Nearly half of international patients who sought medical treatment in South Korea last year were influenced by the appeal of Korean culture, a survey from the Korea Health Industry Development Institute revealed Sunday.
Of 1,200 foreign patients surveyed, 49.7 percent affirmed the influence of Korean culture on their decision to come to Korea for medical travel. Respondents from Southeast Asia, Japan, China and Russia constituted the bulk of the surveyed patients.
The statistic represents an increase of 25.4 percentage points from the previous year.
KHIDI's study further highlighted that patients inspired by Korean culture were more proactive and invested more in their health care. Of this group, 72.8 percent preselected their health care providers, compared to 40.9 percent among those not influenced by Korean culture.

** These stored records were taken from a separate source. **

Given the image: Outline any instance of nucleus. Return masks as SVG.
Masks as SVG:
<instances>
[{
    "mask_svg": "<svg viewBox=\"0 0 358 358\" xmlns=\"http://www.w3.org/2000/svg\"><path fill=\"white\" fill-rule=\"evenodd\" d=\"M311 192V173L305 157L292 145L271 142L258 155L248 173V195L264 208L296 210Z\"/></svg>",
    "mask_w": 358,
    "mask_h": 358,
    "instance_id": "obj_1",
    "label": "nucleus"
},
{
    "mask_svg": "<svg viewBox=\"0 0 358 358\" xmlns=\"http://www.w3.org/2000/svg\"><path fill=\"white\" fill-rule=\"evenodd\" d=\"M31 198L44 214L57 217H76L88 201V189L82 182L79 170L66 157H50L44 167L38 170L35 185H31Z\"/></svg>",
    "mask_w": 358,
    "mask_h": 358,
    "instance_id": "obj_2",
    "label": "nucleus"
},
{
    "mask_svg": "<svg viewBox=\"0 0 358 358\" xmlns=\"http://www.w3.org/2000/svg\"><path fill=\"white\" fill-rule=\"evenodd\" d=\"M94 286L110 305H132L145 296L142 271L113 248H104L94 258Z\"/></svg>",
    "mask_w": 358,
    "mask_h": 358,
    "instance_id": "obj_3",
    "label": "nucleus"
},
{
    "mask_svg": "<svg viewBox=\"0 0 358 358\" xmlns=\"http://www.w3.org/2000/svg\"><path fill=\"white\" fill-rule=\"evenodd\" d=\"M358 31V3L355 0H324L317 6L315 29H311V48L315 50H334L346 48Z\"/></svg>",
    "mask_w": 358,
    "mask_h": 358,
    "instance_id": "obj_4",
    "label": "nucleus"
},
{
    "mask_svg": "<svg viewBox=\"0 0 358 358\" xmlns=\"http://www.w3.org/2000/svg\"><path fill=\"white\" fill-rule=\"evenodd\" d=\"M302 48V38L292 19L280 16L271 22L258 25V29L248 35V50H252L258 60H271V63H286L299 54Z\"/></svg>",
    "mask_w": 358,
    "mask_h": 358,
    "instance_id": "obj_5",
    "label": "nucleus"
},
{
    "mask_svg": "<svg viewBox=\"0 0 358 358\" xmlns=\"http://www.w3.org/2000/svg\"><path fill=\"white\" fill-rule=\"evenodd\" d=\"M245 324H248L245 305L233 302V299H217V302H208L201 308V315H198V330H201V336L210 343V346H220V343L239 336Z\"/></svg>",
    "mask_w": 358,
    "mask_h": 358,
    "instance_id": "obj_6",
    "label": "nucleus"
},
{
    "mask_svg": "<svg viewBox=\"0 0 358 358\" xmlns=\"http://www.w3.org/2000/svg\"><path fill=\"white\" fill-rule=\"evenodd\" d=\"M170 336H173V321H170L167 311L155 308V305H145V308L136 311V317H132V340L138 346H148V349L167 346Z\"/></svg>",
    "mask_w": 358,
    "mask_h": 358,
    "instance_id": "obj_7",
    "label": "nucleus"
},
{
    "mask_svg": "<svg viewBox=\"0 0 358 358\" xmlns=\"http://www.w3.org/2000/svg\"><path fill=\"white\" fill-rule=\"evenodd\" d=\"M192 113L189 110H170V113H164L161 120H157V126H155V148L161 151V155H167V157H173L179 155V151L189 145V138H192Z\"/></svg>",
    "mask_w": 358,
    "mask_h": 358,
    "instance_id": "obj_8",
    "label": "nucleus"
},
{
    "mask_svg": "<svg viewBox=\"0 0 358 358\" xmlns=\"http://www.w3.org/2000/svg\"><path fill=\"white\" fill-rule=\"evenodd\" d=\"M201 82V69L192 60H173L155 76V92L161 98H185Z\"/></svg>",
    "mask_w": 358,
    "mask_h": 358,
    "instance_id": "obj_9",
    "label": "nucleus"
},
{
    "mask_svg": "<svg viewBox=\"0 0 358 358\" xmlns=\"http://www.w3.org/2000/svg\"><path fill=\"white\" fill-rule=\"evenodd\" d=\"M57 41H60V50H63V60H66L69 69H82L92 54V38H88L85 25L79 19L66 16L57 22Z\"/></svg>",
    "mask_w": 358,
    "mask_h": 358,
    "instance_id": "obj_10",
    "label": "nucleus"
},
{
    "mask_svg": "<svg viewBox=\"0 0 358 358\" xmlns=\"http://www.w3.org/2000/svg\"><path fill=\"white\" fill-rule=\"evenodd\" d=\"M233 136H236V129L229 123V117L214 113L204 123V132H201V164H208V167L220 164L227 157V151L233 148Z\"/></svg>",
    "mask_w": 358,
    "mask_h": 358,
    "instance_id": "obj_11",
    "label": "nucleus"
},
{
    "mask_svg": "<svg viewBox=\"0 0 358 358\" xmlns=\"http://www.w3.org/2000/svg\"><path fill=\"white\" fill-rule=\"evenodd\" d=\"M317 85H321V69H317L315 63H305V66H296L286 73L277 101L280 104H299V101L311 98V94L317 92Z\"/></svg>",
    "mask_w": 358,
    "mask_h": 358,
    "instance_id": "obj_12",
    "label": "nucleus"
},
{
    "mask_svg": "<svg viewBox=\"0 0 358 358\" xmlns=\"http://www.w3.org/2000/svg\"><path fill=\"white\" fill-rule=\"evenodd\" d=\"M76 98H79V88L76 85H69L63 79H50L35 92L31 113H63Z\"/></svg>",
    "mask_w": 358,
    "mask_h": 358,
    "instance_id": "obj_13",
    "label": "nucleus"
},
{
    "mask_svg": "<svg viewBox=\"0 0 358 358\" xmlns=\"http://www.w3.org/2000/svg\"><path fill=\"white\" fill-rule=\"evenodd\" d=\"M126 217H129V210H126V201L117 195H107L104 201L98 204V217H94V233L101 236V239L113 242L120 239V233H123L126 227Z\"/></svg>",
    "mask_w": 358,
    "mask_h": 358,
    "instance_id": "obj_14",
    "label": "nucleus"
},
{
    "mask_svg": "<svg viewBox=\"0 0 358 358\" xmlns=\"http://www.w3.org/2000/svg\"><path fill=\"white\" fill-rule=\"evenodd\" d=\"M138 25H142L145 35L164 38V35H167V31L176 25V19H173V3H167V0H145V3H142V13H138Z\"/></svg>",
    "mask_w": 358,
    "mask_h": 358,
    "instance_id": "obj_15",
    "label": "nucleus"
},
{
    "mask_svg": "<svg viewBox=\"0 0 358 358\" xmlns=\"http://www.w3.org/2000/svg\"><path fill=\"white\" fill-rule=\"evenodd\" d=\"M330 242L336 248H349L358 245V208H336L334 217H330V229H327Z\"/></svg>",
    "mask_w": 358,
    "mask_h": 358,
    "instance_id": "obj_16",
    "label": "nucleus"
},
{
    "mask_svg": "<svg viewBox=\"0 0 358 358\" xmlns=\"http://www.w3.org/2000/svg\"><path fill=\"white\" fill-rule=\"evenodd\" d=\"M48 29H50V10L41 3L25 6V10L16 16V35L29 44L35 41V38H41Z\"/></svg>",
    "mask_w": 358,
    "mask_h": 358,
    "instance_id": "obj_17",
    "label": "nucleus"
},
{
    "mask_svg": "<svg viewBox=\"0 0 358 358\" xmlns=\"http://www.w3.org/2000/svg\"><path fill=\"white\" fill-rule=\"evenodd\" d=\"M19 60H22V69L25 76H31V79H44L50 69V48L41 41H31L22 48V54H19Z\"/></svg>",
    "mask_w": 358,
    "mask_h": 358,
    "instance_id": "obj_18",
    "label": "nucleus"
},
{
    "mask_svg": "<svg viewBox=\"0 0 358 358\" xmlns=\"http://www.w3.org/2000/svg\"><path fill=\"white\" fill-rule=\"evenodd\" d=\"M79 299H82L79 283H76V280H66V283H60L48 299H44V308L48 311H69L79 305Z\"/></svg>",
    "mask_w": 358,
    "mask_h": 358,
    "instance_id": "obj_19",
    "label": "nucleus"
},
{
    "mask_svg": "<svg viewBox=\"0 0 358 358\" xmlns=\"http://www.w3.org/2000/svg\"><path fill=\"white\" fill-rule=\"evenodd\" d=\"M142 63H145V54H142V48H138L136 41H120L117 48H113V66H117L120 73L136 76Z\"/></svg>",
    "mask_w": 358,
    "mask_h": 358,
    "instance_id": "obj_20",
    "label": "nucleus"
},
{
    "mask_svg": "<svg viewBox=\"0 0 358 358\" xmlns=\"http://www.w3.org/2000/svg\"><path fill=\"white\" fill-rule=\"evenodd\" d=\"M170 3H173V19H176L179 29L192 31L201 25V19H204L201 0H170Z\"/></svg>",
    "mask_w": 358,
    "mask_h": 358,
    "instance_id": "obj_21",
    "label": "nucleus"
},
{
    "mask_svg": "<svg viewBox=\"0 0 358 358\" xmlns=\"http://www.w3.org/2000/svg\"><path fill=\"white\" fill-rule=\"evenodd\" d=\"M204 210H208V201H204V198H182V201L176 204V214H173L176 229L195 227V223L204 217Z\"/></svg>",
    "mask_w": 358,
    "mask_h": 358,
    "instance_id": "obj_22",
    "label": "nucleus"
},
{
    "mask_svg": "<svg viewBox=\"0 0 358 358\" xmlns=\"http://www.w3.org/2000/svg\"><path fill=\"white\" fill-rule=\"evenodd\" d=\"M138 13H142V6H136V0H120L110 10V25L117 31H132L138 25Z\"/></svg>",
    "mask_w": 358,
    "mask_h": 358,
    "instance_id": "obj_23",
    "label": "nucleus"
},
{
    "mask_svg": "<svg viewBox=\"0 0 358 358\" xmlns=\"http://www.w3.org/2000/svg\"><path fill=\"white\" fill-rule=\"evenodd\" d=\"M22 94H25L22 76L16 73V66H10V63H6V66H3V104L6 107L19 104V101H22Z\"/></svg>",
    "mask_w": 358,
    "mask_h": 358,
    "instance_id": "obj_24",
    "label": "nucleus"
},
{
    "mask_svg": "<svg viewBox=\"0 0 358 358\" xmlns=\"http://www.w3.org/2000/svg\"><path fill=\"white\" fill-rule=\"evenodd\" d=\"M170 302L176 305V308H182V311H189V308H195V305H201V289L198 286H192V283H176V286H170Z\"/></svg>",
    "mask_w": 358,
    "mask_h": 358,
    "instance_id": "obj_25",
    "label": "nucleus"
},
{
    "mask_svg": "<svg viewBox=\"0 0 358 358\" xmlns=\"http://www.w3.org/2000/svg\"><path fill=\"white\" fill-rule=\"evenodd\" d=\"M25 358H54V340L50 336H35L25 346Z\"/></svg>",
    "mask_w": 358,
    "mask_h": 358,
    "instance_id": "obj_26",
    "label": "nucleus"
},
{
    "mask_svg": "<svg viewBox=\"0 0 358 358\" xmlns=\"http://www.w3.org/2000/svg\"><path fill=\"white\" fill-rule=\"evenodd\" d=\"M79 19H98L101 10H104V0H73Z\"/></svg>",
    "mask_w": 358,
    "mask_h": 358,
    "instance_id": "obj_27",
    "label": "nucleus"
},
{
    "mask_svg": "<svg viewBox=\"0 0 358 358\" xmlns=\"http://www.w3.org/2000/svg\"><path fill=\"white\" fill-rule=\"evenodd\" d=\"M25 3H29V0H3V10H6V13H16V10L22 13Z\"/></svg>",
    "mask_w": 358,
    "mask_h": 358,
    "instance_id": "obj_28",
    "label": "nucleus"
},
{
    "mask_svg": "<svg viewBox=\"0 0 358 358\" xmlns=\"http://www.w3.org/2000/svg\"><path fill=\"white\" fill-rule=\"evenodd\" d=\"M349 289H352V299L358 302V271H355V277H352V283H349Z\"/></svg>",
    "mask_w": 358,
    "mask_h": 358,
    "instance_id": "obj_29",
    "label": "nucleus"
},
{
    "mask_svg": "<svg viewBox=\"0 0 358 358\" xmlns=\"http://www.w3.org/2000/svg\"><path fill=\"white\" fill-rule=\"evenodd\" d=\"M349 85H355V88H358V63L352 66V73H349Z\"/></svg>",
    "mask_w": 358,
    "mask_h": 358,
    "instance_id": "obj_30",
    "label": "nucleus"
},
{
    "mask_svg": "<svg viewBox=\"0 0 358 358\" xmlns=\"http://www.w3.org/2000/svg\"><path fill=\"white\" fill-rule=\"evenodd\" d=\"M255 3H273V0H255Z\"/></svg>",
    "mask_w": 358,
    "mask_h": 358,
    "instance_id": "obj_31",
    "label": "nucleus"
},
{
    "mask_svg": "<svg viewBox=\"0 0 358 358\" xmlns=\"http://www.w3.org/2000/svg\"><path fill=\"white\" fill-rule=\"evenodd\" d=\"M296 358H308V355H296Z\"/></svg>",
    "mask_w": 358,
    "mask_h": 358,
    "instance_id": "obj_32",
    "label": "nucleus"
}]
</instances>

These engaged patients spent an average of $7,308 per person, surpassing the $5,745 average expenditure of others.
This trend was found to be more prevalent among women and younger patients in their 20s and 30s.
KHIDI researchers called for measures to capitalize on the popularity of Korean culture in medical tourism, such as the provision of Asian language support on websites and direct reservation systems.
According to the Ministry of Health and Welfare, with the gradual subsiding of the COVID-19 pandemic, South Korea reported a 70 percent surge in foreign patient visits last year, from 145,842 in 2021 to 248,110.